HOW TO COMPLETE THIS TASK:
Write out the data exactly from its first line onward, ending with the line in which "common name: burchell's zebra" appears.

TASK INPUT:
----
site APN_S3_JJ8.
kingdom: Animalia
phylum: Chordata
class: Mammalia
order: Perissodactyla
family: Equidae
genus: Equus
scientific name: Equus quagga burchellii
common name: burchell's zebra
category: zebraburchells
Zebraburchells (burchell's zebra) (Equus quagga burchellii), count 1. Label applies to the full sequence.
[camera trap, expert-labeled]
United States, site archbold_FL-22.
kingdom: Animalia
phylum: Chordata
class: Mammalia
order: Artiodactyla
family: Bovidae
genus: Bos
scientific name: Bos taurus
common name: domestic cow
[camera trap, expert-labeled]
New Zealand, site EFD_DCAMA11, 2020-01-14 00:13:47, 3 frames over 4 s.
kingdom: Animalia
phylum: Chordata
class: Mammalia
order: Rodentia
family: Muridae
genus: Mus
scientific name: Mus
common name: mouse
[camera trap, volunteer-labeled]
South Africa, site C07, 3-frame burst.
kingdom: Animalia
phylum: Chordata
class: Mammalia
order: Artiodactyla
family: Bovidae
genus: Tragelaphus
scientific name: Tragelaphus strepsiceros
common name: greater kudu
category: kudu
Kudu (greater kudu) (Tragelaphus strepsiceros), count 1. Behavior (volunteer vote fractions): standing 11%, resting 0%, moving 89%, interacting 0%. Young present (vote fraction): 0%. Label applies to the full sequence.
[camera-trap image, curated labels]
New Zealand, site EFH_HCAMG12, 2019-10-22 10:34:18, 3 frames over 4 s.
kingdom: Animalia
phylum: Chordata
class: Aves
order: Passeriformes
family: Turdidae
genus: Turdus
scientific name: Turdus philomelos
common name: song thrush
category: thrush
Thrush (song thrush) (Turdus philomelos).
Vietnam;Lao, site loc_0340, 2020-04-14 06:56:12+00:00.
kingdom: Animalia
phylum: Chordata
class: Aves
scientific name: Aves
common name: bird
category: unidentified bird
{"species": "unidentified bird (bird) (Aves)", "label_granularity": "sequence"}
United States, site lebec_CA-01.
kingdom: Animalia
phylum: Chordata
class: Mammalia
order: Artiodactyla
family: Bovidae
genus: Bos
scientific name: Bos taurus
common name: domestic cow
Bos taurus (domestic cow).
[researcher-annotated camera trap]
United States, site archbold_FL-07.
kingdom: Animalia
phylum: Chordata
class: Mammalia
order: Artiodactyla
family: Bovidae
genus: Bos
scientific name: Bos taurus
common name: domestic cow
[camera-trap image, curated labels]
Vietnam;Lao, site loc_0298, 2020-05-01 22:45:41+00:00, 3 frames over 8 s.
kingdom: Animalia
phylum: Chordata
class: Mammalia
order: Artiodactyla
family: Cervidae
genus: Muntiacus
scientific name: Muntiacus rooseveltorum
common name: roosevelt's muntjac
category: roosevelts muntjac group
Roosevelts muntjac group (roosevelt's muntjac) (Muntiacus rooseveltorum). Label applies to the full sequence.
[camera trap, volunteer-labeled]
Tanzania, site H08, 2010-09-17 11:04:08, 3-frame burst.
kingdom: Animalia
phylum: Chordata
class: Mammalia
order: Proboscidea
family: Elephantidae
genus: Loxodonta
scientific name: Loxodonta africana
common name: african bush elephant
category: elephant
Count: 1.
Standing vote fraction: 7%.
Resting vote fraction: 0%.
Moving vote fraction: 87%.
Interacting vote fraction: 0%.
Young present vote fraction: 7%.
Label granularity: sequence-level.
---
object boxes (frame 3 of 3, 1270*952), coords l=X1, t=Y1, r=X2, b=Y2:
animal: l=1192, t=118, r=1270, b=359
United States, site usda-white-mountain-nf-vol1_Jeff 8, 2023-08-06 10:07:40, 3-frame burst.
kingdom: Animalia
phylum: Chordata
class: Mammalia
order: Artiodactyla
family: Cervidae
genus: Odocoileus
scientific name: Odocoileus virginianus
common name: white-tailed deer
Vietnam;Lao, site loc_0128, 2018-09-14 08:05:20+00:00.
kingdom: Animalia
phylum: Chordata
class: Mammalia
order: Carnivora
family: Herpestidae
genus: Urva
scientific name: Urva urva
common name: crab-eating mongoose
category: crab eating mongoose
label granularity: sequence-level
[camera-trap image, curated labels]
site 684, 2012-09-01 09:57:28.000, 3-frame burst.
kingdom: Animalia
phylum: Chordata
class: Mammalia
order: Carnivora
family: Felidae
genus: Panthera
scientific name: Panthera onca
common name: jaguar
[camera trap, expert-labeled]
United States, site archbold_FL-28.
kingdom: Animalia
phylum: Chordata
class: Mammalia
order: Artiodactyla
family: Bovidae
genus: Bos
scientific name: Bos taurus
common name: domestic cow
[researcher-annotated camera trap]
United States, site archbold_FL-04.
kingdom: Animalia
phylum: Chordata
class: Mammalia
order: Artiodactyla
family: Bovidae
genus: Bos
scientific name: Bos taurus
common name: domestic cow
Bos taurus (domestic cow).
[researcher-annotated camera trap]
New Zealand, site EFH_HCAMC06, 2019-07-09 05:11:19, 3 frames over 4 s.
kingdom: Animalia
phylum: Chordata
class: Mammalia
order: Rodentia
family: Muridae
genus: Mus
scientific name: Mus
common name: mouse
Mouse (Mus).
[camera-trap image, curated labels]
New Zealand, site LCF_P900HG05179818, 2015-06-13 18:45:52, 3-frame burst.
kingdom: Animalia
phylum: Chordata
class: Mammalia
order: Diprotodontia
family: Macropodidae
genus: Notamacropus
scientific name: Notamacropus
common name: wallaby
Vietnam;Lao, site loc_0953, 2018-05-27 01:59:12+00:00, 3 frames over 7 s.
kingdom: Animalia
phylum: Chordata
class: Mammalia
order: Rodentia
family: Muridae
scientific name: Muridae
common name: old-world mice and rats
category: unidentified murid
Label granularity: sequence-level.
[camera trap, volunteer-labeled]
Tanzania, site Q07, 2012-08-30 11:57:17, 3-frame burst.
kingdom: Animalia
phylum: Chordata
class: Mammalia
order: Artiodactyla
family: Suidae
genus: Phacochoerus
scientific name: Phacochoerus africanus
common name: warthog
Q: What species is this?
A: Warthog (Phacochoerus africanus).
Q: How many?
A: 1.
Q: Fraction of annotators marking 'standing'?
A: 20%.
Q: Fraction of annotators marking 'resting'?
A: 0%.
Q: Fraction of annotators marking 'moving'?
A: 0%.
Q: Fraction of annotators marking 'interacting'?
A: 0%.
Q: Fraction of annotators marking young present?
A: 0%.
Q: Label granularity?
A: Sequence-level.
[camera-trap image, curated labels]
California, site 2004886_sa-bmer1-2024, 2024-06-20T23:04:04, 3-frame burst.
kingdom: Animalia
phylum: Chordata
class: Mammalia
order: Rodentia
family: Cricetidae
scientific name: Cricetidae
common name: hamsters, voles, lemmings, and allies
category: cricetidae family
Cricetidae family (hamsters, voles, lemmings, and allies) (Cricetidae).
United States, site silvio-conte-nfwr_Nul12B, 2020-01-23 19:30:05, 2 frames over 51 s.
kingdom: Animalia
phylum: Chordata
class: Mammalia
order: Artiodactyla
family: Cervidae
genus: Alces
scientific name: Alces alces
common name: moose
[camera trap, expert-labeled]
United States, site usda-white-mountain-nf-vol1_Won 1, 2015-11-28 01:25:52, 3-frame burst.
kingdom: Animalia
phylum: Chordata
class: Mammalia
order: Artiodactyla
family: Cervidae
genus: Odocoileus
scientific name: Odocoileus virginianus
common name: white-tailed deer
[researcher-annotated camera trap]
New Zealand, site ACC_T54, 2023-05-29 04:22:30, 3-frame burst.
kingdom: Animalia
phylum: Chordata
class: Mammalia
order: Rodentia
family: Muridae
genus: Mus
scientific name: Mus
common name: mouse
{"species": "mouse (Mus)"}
----
SOLUTION:
site APN_S3_JJ8.
kingdom: Animalia
phylum: Chordata
class: Mammalia
order: Perissodactyla
family: Equidae
genus: Equus
scientific name: Equus quagga burchellii
common name: burchell's zebra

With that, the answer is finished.